> _WRITTEN PROBLEM_:
Look at the entries below and reproduce them exactly.

>> Begin

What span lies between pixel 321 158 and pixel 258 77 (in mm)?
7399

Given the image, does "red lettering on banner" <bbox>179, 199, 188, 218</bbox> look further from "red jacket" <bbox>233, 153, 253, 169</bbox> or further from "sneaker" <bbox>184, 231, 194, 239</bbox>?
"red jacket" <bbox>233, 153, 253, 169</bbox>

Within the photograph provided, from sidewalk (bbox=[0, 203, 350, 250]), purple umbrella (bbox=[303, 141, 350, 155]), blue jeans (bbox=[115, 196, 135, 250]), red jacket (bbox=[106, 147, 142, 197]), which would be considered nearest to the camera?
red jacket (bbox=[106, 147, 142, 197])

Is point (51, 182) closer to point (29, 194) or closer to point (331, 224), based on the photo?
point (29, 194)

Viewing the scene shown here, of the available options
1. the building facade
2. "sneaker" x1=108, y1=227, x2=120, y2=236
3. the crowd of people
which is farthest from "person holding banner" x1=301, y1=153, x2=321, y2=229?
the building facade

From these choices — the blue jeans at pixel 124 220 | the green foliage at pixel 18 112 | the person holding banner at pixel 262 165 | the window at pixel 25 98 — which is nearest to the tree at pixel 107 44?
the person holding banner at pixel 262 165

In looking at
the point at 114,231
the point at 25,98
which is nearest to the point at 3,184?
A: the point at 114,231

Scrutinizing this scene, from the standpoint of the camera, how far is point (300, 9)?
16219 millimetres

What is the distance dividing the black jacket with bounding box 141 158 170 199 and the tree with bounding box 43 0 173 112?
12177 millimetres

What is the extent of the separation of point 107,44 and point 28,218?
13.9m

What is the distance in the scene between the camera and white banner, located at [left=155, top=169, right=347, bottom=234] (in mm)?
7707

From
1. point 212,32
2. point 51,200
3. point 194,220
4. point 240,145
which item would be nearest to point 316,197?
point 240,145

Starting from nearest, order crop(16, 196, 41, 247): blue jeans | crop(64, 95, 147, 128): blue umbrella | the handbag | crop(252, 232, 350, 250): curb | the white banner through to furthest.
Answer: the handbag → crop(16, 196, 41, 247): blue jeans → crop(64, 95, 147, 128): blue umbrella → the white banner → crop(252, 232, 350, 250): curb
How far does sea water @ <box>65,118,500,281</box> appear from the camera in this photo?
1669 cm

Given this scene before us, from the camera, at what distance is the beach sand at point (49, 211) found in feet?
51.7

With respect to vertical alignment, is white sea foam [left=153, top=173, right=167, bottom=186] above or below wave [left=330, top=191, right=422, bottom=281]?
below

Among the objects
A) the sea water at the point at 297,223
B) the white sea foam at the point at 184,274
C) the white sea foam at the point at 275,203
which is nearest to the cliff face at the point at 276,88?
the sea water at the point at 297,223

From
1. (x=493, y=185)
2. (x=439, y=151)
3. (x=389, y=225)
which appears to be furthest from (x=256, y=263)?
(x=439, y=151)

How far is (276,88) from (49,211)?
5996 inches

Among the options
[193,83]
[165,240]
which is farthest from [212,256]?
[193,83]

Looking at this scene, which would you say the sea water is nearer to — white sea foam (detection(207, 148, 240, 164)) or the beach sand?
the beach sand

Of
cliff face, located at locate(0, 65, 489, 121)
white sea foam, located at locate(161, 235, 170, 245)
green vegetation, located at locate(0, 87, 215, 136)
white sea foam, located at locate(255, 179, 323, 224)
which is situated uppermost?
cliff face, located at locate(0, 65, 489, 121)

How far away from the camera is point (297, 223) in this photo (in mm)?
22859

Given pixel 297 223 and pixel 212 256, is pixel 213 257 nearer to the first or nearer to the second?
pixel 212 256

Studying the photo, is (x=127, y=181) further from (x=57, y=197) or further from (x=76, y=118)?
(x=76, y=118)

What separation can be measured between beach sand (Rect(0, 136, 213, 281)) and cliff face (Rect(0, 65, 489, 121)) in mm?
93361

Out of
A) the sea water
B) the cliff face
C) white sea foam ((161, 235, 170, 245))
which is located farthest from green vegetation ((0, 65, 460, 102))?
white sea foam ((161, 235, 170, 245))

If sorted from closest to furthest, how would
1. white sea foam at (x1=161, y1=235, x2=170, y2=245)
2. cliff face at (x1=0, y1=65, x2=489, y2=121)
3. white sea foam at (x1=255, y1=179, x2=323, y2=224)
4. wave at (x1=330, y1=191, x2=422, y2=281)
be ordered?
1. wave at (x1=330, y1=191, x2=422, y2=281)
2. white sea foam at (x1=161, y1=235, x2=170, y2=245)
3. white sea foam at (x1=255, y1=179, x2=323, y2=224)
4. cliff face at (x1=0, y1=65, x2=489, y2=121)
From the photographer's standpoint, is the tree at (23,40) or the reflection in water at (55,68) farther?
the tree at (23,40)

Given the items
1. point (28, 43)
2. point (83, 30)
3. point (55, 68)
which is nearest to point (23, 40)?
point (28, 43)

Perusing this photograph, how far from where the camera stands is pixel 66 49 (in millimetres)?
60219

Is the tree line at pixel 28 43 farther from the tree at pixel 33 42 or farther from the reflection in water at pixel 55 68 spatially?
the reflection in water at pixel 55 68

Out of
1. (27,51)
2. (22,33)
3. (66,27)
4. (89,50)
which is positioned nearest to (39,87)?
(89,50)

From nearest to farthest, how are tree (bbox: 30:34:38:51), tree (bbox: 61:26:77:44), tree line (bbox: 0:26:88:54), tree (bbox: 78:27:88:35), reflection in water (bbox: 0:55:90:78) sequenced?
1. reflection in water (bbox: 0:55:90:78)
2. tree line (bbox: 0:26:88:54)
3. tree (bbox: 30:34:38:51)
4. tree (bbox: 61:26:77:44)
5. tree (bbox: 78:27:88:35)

>> End

> _THE RESULT_:
What span lies between pixel 321 158 and pixel 258 77 (in mm)?
7399

Given the image, does "red lettering on banner" <bbox>179, 199, 188, 218</bbox> look further from "red jacket" <bbox>233, 153, 253, 169</bbox> or further from "sneaker" <bbox>184, 231, 194, 239</bbox>?
"red jacket" <bbox>233, 153, 253, 169</bbox>

Within the photograph provided, from sidewalk (bbox=[0, 203, 350, 250]), purple umbrella (bbox=[303, 141, 350, 155]), blue jeans (bbox=[115, 196, 135, 250]), red jacket (bbox=[106, 147, 142, 197]), which would be considered nearest to the camera?
red jacket (bbox=[106, 147, 142, 197])

Is point (51, 182) closer to point (29, 194) or closer to point (331, 224), based on the photo?
point (29, 194)

Viewing the scene shown here, of the available options
1. the building facade
2. "sneaker" x1=108, y1=227, x2=120, y2=236
3. the crowd of people
which is farthest from "person holding banner" x1=301, y1=153, x2=321, y2=229?
the building facade

From these choices — the blue jeans at pixel 124 220 | the green foliage at pixel 18 112 | the person holding banner at pixel 262 165 | the window at pixel 25 98 — which is nearest to the tree at pixel 107 44?
the person holding banner at pixel 262 165

In looking at
the point at 114,231
the point at 25,98
which is nearest to the point at 3,184?
A: the point at 114,231

Scrutinizing this scene, from the standpoint of the camera, how far is point (300, 9)?
16219 millimetres

What is the distance dividing the black jacket with bounding box 141 158 170 199 and the tree with bounding box 43 0 173 112?
12177 millimetres

What is the extent of the separation of point 107,44 and point 28,218?
13.9m

What is the distance in the scene between the camera and white banner, located at [left=155, top=169, right=347, bottom=234] (in mm)?
7707

From
1. point 212,32
2. point 51,200
3. point 194,220
4. point 240,145
which item would be nearest to point 316,197?
point 240,145

Starting from nearest, order crop(16, 196, 41, 247): blue jeans | crop(64, 95, 147, 128): blue umbrella | the handbag | crop(252, 232, 350, 250): curb | the white banner through to furthest.
Answer: the handbag → crop(16, 196, 41, 247): blue jeans → crop(64, 95, 147, 128): blue umbrella → the white banner → crop(252, 232, 350, 250): curb
How far does sea water @ <box>65,118,500,281</box> appear from the camera in this photo?
1669 cm

Given this scene before us, from the camera, at what distance is the beach sand at point (49, 211) found in feet?
51.7

With respect to vertical alignment, is white sea foam [left=153, top=173, right=167, bottom=186] above or below wave [left=330, top=191, right=422, bottom=281]?
below

Among the objects
A) the sea water at the point at 297,223
B) the white sea foam at the point at 184,274
C) the white sea foam at the point at 275,203
which is nearest to the cliff face at the point at 276,88?
the sea water at the point at 297,223

From
1. (x=493, y=185)
2. (x=439, y=151)
3. (x=389, y=225)
which appears to be furthest from (x=256, y=263)?
(x=439, y=151)

How far is (276,88) from (49,211)?
5996 inches

Among the options
[193,83]
[165,240]
which is farthest from [212,256]?
[193,83]

Looking at this scene, which would you say the sea water is nearer to — white sea foam (detection(207, 148, 240, 164)) or the beach sand?
the beach sand

Of
cliff face, located at locate(0, 65, 489, 121)
white sea foam, located at locate(161, 235, 170, 245)
green vegetation, located at locate(0, 87, 215, 136)
white sea foam, located at locate(255, 179, 323, 224)
which is situated uppermost?
cliff face, located at locate(0, 65, 489, 121)

How far away from the camera is point (297, 223) in this photo (in mm)?
22859

Given pixel 297 223 and pixel 212 256, is pixel 213 257 nearer to the first or nearer to the second?
pixel 212 256

Studying the photo, is (x=127, y=181) further from (x=57, y=197) or further from (x=76, y=118)?
(x=76, y=118)

What separation can be measured between beach sand (Rect(0, 136, 213, 281)) and cliff face (Rect(0, 65, 489, 121)) in mm?
93361

Out of
A) the sea water
B) the cliff face
C) white sea foam ((161, 235, 170, 245))
which is located farthest from green vegetation ((0, 65, 460, 102))?
white sea foam ((161, 235, 170, 245))

If sorted from closest to furthest, how would
1. white sea foam at (x1=161, y1=235, x2=170, y2=245)
2. cliff face at (x1=0, y1=65, x2=489, y2=121)
3. white sea foam at (x1=255, y1=179, x2=323, y2=224)
4. wave at (x1=330, y1=191, x2=422, y2=281)
be ordered?
1. wave at (x1=330, y1=191, x2=422, y2=281)
2. white sea foam at (x1=161, y1=235, x2=170, y2=245)
3. white sea foam at (x1=255, y1=179, x2=323, y2=224)
4. cliff face at (x1=0, y1=65, x2=489, y2=121)
From the photographer's standpoint, is the tree at (23,40) or the reflection in water at (55,68) farther?
the tree at (23,40)

Given the items
1. point (28, 43)
2. point (83, 30)
3. point (55, 68)
which is nearest to point (23, 40)?
point (28, 43)

Perusing this photograph, how far from where the camera stands is pixel 66 49 (in millimetres)?
60219

Is the tree line at pixel 28 43 farther from the tree at pixel 33 42 or farther from the reflection in water at pixel 55 68 spatially?
the reflection in water at pixel 55 68

Out of
1. (27,51)
2. (22,33)
3. (66,27)
4. (89,50)
which is positioned nearest to (39,87)?
(89,50)

From nearest to farthest, how are tree (bbox: 30:34:38:51), tree (bbox: 61:26:77:44), tree line (bbox: 0:26:88:54), tree (bbox: 78:27:88:35), reflection in water (bbox: 0:55:90:78) sequenced?
1. reflection in water (bbox: 0:55:90:78)
2. tree line (bbox: 0:26:88:54)
3. tree (bbox: 30:34:38:51)
4. tree (bbox: 61:26:77:44)
5. tree (bbox: 78:27:88:35)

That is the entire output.